**What you will do**:
Among the entries, find the lines with the string "Shirt" and report them.

**Available data**:
============

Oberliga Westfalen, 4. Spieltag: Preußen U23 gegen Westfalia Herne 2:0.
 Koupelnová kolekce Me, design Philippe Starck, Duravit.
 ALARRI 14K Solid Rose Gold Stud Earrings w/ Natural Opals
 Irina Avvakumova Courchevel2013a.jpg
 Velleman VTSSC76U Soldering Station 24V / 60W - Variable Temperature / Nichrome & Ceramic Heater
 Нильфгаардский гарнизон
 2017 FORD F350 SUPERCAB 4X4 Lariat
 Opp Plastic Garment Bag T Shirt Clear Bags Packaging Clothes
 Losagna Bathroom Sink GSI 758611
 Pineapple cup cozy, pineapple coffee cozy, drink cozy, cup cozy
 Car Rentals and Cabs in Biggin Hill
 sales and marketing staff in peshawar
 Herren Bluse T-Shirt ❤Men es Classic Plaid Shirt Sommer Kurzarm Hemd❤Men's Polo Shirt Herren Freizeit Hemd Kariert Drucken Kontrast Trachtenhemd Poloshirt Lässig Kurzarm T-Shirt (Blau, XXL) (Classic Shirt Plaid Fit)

============

**Exercise result**:
 Opp Plastic Garment Bag T Shirt Clear Bags Packaging Clothes
 Herren Bluse T-Shirt ❤Men es Classic Plaid Shirt Sommer Kurzarm Hemd❤Men's Polo Shirt Herren Freizeit Hemd Kariert Drucken Kontrast Trachtenhemd Poloshirt Lässig Kurzarm T-Shirt (Blau, XXL) (Classic Shirt Plaid Fit)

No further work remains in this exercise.